To systematically compare the effects of different molding processes on concrete performance, three types of comparative specimens were simultaneously prepared using the optimized mix proportion: cast-molded specimens, parallel path-printed specimens, and rectangular path-printed specimens (Figure 1). All dry and liquid materials were accurately weighed according to the optimal mix proportion and added to a forced mixer. First, dry mixing was conducted for 5 min to ensure uniform blending of powder materials, followed by wet mixing for another 5 min after adding liquid materials, resulting in a homogeneous concrete paste with excellent workability.

2.3. Methods

2.3.1. Single-Factor Test Scheme

To clarify the influence laws of each component on the workability and mechanical properties of 3D printed concrete, single-factor experiments were first conducted. With a sand–binder ratio of 1.0 and mineral admixture content of 20% (15% fly ash + 5% silica fume) as the baseline conditions, the water–binder ratio, sand–binder ratio, superplasticizer dosage, thixotropic agent dosage, retarder dosage, rapid-hardening sulphoaluminate cement (R·SAC) dosage, and polypropylene fiber volume fraction were selected as single variables, each with 4 level gradients. Herein, only the effects of water–binder ratio, rapid-hardening sulphoaluminate cement, and fibers are mainly discussed.

Spatial reasoning question data
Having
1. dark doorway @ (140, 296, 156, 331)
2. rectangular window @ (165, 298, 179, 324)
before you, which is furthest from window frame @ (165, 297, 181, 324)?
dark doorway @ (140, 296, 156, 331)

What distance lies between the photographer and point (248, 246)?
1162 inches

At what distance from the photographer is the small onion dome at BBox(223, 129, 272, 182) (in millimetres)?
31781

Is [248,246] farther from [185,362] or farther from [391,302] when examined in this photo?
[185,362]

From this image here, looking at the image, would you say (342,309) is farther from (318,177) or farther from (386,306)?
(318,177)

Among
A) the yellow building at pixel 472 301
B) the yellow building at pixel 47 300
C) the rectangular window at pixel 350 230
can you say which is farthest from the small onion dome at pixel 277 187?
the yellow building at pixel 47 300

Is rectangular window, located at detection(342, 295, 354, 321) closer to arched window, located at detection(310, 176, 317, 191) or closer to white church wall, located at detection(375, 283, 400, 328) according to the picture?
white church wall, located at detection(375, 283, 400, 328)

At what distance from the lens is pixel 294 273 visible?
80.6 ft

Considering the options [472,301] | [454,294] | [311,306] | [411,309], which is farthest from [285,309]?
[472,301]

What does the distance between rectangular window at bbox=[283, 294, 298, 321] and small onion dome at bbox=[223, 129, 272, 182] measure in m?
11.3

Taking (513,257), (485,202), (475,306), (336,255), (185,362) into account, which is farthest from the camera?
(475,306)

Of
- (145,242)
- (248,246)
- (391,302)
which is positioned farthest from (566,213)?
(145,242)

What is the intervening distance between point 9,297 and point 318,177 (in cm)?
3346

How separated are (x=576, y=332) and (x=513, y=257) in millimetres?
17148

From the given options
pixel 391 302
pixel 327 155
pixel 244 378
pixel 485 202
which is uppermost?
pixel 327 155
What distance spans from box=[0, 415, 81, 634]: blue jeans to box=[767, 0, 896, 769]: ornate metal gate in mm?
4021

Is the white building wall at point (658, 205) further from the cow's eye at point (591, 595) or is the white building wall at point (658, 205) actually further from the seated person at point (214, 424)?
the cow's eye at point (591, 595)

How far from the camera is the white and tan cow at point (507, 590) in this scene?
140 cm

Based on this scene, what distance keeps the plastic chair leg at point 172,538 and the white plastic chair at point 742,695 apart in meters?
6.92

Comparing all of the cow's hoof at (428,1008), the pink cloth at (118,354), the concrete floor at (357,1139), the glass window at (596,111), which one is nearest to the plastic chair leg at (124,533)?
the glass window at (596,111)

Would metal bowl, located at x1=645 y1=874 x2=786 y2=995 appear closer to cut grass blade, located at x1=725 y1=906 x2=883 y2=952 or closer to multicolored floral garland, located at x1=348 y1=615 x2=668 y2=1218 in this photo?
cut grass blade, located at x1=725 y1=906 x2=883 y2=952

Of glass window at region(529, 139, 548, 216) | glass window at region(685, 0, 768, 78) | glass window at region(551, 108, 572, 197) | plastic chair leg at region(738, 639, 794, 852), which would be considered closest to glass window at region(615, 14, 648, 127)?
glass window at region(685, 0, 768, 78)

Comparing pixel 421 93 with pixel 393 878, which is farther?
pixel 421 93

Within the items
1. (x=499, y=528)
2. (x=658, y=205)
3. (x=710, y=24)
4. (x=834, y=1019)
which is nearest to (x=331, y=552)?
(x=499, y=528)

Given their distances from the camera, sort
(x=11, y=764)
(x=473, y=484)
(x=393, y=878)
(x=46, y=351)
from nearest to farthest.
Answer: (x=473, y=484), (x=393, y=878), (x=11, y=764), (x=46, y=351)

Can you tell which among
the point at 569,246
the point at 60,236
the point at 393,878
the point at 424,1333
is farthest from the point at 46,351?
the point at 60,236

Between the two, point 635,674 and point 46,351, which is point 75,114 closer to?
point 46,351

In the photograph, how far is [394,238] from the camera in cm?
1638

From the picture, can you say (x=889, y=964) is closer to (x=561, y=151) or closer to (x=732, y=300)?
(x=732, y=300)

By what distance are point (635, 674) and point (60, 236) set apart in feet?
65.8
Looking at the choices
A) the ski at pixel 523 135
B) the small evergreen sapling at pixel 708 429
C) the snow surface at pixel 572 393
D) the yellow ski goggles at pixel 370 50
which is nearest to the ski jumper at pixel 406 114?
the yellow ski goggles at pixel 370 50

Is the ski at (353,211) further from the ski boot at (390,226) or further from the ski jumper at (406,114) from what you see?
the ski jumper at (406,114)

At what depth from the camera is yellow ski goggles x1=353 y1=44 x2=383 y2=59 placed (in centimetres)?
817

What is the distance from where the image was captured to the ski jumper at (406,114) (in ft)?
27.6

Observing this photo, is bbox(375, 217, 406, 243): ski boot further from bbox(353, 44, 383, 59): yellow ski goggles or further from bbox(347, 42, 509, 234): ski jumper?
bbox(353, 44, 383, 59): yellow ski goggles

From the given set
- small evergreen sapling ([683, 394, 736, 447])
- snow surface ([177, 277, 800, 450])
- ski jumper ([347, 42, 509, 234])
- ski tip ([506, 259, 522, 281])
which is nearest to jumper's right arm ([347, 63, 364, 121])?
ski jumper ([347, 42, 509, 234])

### TO BE DONE
1. Answer these from the passage on 3D printed concrete:
(a) How long did the dry mixing last?
(b) What sand–binder ratio served as the baseline in the single-factor experiments?
(c) How many level gradients did each single variable have?
2. List every variable that the passage on 3D printed concrete names as a single variable in the single-factor experiments.
3. Carry the passage on 3D printed concrete forward from its last sentence.

### ANSWERS IN ORDER
1.
(a) 5 min
(b) 1.0
(c) 4

2.
- Water–binder ratio
- Sand–binder ratio
- Superplasticizer dosage
- Thixotropic agent dosage
- Retarder dosage
- Rapid-hardening sulphoaluminate cement (R·SAC) dosage
- Polypropylene fiber volume fraction

3.
(1) Water–binder ratio: Four levels (0.24, 0.27, 0.30, 0.33) were set to evaluate its threshold effect on paste rheology and strength. The basis for level setting: Preliminary tests showed that when the water–binder ratio is less than 0.24, the paste is overly viscous, leading to extrusion difficulties; when it exceeds 0.33, poor shape retention occurs due to severe bleeding. This range covers the critical interval from the lower limit of printability to the upper limit of flowability.

(2) Rapid-hardening sulphoaluminate cement (R·SAC): Four dosage levels (0%, 5%, 10%, 15%) were set by equal mass replacement of Ordinary Portland Cement to optimize the setting characteristics and early-age strength development of the system. The basis for level setting: According to literature [25], when the R·SAC dosage is less than 5%, the early-strength effect is not significant; exceeding 15% may have a negative impact on long-term strength. This gradient can systematically evaluate its contribution.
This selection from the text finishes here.